The exchange that powers EMA has to start somewhere: a client takes the ID token it got from SSO and trades it at the IdP for an ID-JAG. EMA-aware clients like Claude, Claude Code, Cowork, and VS Code do this themselves.
Now count the clients in your organization that aren't on that list. The internal agent your team built in Q1. The CI job that calls an MCP server to file tickets. The scripts, the notebooks, the older MCP clients, the vendor tool that won't ship EMA support until next year, if ever. Every one of them holds an API key or OIDC client credential, often on a user's desktop.

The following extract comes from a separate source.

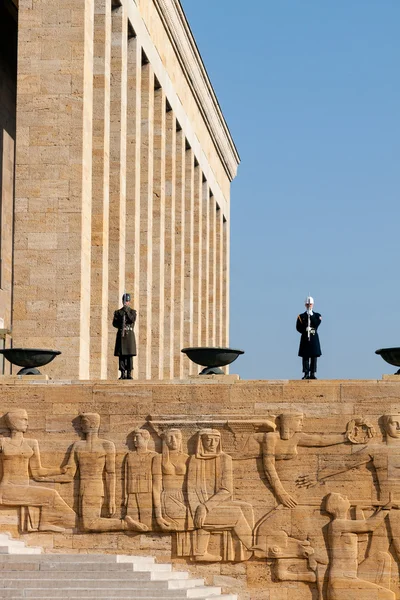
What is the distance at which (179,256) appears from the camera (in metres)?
39.3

That's the first gap: **the downstream resource requires an ID-JAG, and the client can't produce one.** The MCP server did the right thing. The IdP is ready. And the request still fails at the front door.

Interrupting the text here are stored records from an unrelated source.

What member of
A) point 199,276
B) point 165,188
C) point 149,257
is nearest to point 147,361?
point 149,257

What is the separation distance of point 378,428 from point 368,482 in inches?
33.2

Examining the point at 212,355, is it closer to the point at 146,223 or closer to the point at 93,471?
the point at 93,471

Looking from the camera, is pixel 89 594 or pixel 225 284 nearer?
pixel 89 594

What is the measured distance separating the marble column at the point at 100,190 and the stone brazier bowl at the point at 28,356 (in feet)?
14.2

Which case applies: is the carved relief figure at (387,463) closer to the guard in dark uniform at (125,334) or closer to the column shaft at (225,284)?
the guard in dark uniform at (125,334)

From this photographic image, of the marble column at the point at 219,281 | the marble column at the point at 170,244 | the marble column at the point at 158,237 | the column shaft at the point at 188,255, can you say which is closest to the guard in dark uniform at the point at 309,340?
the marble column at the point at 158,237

Now flip it around. Plenty of MCP servers won't accept an ID-JAG. The one your data team stood up last quarter. The third-party server on its own EMA timeline, if it has one at all. The SaaS tool that authenticates with its own token and has no reason to care about your IdP. A compliant client produces a perfectly good ID-JAG, and the server has nowhere for it to land. That's the second gap: **the client did everything right, and the server can't meet it.** Same failure, mirror image: the IdP is ready, the client did its part, and the request still dies at the door.

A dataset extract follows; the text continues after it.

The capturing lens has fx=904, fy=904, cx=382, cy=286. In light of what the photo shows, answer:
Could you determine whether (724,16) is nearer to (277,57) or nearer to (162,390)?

Two gaps, mirror images of each other, one root cause. A standard only works when both ends speak it, and your internal fleet is behind on both.
The options look grim. Retrofit the token exchange into every internal client, and stand up a compliant authorization server in front of every internal server: security-critical OAuth code, duplicated across codebases in five languages, on both ends. Or carve out exceptions so the stragglers bypass EMA, which quietly recreates the credential sprawl you adopted EMA to kill. Or wait, and let half your fleet sit unreachable behind a standard it can't speak.
This isn't a new problem. It's where API authentication stood a decade ago, when every service and client implemented its own auth and every implementation drifted. The industry's answer then is the answer now: cross-cutting security belongs at the traffic layer, not scattered through application code. Connectivity is infrastructure. It was true for APIs. It's true for tokens.